Shiro Takagi

Toward Research Automation and Better Research System

I am an independent researcher working on machine learning to realize an artificial researcher. In this article, I discuss what I believe should be done to advance research automation and research optimization. I wrote this article with the hope that it would reach those who are willing to work with me toward the world I am aiming for. So, if you are interested, I would be happy to hear from you! Let’s work together!


My goal is to realize research automation and better research system. However, these require very long-term technological and intellectual development. So, these are not something that can be done by me alone.

I believe we can approach the realization of this goal only when more and more people today and in the future commit to this goal. Participation of as many people as possible who are interested in this goal, whether in research, engineering, business, design, or any other form, no matter what their background, will be an indispensable driving force for this goal. I would be happy if readers of this article share the proposed vision and join me in pursuing this goal. Let’s do it together!

What I am interested in is not who realizes it but how to realize it. Therefore, I would also be happy if those actively researching/working in these fields other than me enjoy more support. So, I hope my activities will help the community and society as a whole to advance these movements more rapidly.

Toward research automation


I have always had a strong admiration and respect for research. I think it is cool to do whatever we can to get closer to understanding what we don’t know. I also find the culture of sharing knowledge and approaching mysteries with the entire human race, transcending time and space, very appealing. I am interested in what is going on in the minds of researchers, what lies beyond the pursuit of this activity of research, and to what extent humanity will be able to approach the mysteries of the world through research.

I believe that one of the results of pursuing this research activity over the long term is research automation by autonomous artificial intelligence (I am sure that many people have similar ideas). From this purely intellectual interest, I would like to aim for the realization of an artificial researcher.

It is not difficult to imagine the unprecedented qualitative/quantitative leap in knowledge production occurs if artificial researchers could be realized.
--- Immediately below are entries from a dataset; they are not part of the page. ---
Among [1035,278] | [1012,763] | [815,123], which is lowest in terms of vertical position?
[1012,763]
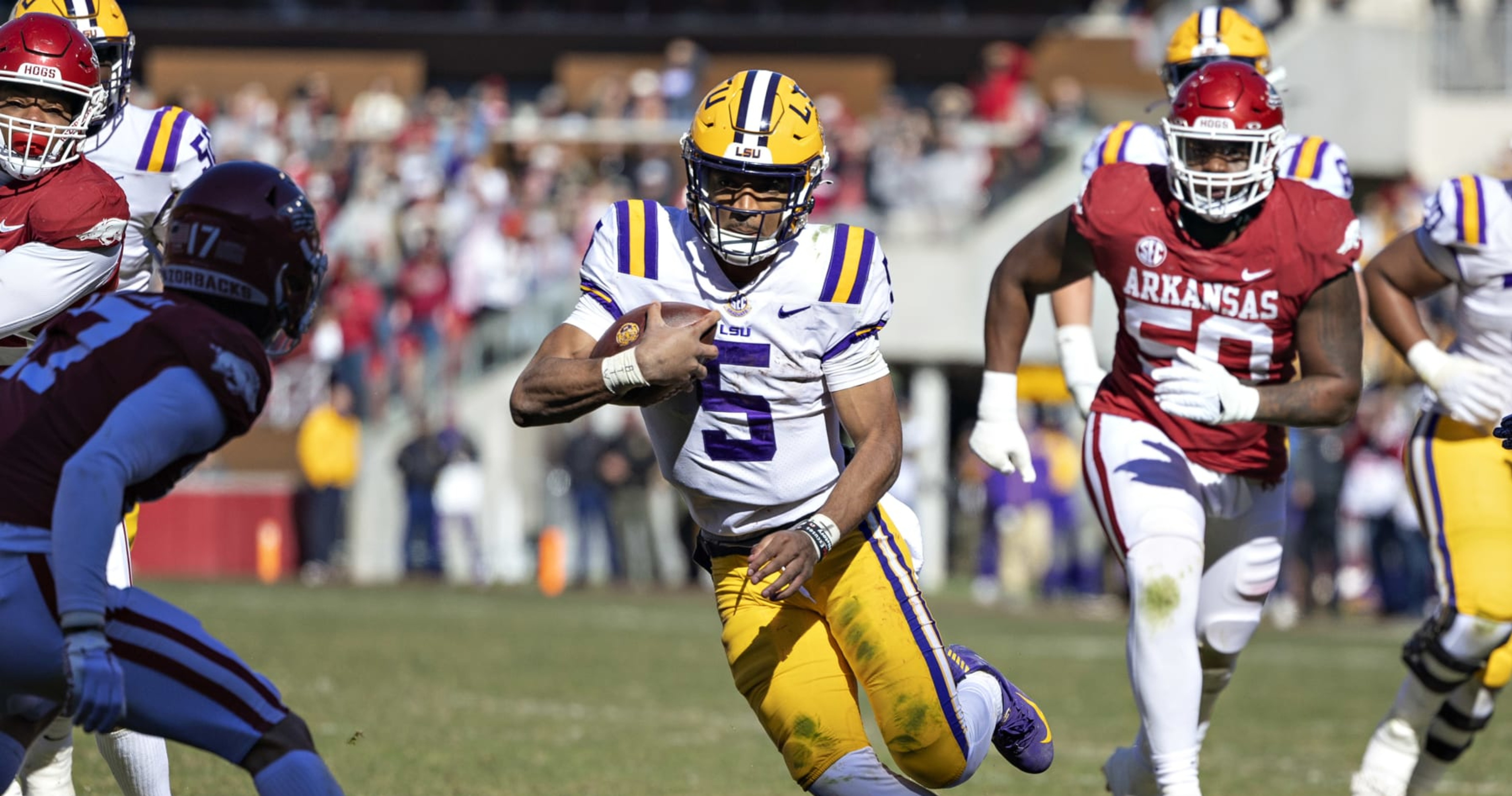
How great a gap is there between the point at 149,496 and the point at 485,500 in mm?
14441

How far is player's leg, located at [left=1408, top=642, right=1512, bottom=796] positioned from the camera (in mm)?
5879

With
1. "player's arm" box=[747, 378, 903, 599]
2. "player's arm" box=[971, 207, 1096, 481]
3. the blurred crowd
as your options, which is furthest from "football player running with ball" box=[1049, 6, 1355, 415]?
the blurred crowd

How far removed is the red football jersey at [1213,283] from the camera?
5238 mm

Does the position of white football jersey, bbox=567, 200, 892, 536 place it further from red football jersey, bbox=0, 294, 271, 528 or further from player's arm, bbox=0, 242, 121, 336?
player's arm, bbox=0, 242, 121, 336

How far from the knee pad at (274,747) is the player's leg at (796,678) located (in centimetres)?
118

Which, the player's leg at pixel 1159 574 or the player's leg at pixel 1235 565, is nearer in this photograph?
the player's leg at pixel 1159 574

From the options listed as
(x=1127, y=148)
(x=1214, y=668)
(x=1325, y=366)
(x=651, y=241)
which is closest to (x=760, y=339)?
(x=651, y=241)

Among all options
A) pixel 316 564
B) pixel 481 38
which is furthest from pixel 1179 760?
pixel 481 38

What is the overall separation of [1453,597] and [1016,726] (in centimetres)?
181

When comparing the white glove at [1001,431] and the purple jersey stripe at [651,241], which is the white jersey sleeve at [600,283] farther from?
the white glove at [1001,431]

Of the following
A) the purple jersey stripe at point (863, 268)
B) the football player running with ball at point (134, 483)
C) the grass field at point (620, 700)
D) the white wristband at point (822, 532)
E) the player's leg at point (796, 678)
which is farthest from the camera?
the grass field at point (620, 700)

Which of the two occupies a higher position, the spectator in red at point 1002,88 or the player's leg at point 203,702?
the player's leg at point 203,702

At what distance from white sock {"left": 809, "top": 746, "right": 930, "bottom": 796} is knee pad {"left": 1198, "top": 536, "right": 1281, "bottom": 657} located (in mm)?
1425

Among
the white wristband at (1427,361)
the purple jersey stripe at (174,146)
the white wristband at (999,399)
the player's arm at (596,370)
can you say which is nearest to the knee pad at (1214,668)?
the white wristband at (999,399)
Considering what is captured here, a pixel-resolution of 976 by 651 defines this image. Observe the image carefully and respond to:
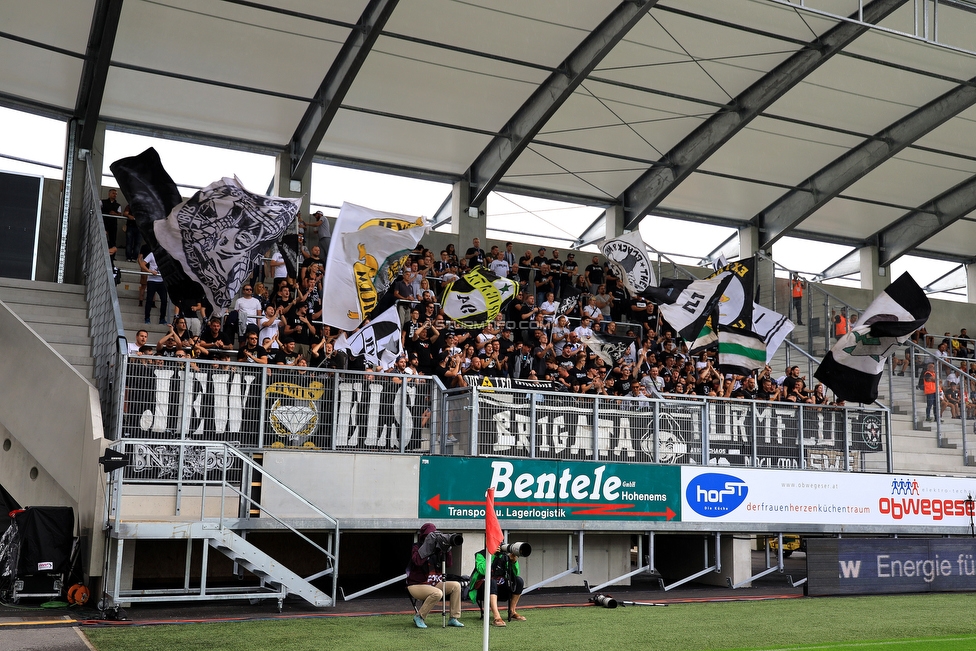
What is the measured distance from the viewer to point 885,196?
3506 centimetres

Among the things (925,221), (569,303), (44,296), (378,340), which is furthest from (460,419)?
(925,221)

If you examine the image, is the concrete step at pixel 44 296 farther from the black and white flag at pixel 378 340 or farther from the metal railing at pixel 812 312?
the metal railing at pixel 812 312

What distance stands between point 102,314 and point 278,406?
463 cm

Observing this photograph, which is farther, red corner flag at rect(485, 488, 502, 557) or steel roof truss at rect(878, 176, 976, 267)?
steel roof truss at rect(878, 176, 976, 267)

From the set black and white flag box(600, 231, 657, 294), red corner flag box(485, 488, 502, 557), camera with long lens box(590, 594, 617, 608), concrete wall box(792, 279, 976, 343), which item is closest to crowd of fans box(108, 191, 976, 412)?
black and white flag box(600, 231, 657, 294)

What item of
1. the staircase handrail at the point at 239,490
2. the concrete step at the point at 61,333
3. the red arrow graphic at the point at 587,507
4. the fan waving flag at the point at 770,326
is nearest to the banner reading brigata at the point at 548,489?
the red arrow graphic at the point at 587,507

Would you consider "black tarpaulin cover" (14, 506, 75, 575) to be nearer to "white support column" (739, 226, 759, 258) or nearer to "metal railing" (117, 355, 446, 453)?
"metal railing" (117, 355, 446, 453)

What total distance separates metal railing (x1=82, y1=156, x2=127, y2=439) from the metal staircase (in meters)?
1.00

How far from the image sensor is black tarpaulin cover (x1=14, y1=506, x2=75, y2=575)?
50.0ft

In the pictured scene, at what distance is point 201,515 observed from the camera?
597 inches

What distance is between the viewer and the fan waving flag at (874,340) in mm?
21375

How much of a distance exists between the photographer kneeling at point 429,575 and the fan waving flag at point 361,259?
16.1ft

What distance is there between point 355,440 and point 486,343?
19.8 feet

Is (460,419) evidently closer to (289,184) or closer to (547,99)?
(547,99)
I believe that even partial automation could significantly impact society. Actually, many results have already begun to emerge. I hope to work with many people to realize this artificial researcher.

Two approaches for research automation

I believe there are two approaches to automating research. One is to create a general intelligence capable of doing research, and the other is to partially automate specific research tasks.

I believe that both of these are important and complementary. The former is necessary if we were to eventually create artificial researchers. However, I recognize that we are still at the stage where basic research with a view to the ultra-long-term realization of an artificial researcher is still required.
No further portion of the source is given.